Post Number: 3561
|Posted on Saturday, June 23, 2012 - 03:27 am: |
How little they understand and how fast they forget.
Here a nice small part of an interview in cycling news.
" "Early in my career, it was hard," said Batty upon looking back. "I went from racing out of the back of our family van from weekend to weekend and then in 2009, I signed with my first pro team. That was a really big challenge. I went from having not much to everything and the added pressure at the age of 21 was a lot to take on. It was too much at the time - I crumbled."
Batty noted that being patient is one of the hardest and most difficult things to do as an athlete.
She was initially inspired to race by her brothers and wanting to stay social at the mountain bike events. Eventually all those events led to me just craving to race. I rode with my family for so long that it wasn't a hard transition but something I had to do, I wanted to so bad."
Batty is part of a larger trend of Canadians getting better and better at cycling. "The rise of cycling has been fueled with great motivators and inspirations along the way," she said. "People like Steve Bauer, Curt Harnett, Lori Ann Muenzer, Chrissy Redden and of course Clara Hughes. I think successful athletes breed other successful athletes. That's why I think it's still important to show up to the local races, this way kids can think that I am no different and just as much normal as they are. It makes the dream look realistic and achievable!"
The ultimate and single ultimate reason why Emily is there where she is is :
1. Genetic ( Parents) and initially 5 - 10 years of basic structural training.
Same is true for a part of her fiances results and ability .
Where did they got that, who avoided burn out and who set the base line for a possible successful carrier in this sport .
The development coach and the only guy in that picture who does not get named in the story
Why is that ?
The reason is simple: The developpment structural plan is not spectacular .No it is often annoying as the coach holds them back from racing and going from winning to winning. It is , where the difference is between a structural development program for health and a functional developpment for victory in an early carrier.
The training concept her developpment coach did improved the structural health and with it values like cardiac output, muscle mitochondrial density and respiratory parts.
Nevertheless the old idea of VO2 max = CO x a-v O2 difference is exactly that .
heart and respiration supporting oxygen exchange once the structure is there.
So all the congratulation here really should go to one guy only and that is
So congratulation Steve for that great work you did.

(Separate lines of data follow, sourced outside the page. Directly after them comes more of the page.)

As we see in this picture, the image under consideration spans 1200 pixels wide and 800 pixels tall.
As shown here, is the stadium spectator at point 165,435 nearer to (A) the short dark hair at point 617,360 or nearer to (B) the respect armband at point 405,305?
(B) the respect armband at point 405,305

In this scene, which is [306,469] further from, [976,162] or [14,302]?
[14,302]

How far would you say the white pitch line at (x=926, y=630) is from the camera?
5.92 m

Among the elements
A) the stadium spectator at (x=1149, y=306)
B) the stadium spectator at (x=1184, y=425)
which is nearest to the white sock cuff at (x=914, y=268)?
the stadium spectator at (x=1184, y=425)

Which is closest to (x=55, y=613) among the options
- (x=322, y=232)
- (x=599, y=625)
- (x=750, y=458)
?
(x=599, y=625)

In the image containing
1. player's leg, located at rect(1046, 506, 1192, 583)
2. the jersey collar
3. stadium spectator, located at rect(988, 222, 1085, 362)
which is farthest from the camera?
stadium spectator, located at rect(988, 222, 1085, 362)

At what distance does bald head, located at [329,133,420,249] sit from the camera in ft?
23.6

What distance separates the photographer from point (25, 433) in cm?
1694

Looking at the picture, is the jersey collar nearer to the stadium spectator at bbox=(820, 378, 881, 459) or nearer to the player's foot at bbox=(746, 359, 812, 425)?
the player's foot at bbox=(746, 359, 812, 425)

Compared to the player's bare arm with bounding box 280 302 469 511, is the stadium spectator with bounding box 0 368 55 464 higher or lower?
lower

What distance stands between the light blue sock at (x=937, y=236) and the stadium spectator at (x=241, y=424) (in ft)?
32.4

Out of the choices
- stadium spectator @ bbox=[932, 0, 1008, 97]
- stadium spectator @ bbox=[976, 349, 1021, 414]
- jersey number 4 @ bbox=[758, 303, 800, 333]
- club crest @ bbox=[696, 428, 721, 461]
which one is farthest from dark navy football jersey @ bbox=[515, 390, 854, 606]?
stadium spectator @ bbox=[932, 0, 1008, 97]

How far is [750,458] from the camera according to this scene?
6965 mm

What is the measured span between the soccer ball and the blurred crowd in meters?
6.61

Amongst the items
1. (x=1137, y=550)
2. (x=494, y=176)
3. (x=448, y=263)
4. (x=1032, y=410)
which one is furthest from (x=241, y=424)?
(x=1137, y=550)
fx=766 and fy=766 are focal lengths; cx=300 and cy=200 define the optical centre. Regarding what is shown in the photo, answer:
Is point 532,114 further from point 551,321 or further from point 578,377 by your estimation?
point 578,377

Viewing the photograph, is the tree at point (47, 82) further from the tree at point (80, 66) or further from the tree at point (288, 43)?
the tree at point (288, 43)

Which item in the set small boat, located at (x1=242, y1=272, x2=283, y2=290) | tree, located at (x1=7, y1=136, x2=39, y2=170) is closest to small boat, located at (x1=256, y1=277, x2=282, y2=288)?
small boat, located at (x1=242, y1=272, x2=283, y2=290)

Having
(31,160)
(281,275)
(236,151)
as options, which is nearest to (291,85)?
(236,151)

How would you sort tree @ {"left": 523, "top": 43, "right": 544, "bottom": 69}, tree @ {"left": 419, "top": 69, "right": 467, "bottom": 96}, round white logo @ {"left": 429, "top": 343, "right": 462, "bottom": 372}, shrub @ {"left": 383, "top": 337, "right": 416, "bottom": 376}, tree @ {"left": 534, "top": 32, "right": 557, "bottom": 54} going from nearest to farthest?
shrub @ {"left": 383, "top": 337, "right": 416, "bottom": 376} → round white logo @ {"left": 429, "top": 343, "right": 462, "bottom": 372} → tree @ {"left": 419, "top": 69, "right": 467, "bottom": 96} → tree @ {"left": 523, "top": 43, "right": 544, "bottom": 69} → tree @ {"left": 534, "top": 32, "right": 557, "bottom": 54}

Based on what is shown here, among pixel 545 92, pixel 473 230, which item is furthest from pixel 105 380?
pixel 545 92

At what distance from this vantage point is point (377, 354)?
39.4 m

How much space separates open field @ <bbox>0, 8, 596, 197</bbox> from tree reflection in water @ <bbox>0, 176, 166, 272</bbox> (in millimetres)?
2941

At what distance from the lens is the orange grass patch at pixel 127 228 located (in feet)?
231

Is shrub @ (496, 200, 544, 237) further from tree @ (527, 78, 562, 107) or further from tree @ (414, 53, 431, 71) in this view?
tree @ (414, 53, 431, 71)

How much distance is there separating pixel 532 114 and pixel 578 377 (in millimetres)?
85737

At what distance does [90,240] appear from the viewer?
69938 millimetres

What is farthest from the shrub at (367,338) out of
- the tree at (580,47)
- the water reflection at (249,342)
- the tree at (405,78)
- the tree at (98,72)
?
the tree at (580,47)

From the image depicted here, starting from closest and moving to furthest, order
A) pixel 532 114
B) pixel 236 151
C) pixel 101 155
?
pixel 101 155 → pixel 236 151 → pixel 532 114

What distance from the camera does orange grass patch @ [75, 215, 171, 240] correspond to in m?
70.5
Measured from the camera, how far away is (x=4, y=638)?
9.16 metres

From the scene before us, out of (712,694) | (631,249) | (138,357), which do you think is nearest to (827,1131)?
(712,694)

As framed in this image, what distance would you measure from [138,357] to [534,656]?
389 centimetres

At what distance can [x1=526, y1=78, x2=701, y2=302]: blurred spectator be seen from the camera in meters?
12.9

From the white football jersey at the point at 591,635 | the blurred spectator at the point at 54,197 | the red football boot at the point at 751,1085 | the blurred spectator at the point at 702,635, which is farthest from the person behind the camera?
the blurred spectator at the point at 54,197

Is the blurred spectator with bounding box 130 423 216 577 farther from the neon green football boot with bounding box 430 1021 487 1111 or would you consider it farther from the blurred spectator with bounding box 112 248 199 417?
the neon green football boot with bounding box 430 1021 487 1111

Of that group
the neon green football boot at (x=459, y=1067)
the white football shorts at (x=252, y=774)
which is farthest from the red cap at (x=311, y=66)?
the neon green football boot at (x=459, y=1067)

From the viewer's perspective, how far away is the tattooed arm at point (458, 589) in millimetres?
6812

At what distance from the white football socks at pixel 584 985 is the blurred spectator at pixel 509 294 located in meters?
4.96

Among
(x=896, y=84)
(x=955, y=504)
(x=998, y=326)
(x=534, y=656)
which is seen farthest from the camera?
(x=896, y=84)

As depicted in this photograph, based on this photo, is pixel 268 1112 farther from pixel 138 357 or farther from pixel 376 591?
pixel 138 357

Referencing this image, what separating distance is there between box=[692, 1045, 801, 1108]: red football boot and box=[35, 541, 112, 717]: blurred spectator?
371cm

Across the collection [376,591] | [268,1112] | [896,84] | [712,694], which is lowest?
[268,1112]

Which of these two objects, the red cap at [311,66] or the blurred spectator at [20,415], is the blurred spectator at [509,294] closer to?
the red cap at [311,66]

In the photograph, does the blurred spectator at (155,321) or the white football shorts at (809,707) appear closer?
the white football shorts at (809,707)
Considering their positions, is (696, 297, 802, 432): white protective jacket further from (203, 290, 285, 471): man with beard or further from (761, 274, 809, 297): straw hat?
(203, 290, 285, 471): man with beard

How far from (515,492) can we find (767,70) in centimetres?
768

Don't worry it is what it is . little knowledge and lot's of noise, once they go to the top.
Post Number: 28
|Posted on Saturday, June 23, 2012 - 03:39 am: |
Thanks Juerg - we all feel the same way about you!
As Buffalo Springfield said, "there's something happening here"
Post Number: 529
|Posted on Saturday, June 23, 2012 - 10:27 am: |
I had a chance to meet Emily a few years at a course we ran to help the next generation of coaches learn some of the many things Juerg as been sharing with us all over the years. At the same time, I had some long discussions with Steve Neal, who remains one of the most influential coaches in the history of Ontario mountain biking. It fascinated me that many of the very strong riders he worked with had trouble recognizing the positive influence he payed in their development. As Juerg says, perhaps his influence was not "flashy" enough to be seen for how successful it was. Steve's personal adaptation of ideas that Juerg introduced him to over 15 years ago, are still bearing fruit, and that is a tribute to both Steve Neal and to Juerg Feldmann. Thank you both for your contributions to Canadian Cycling.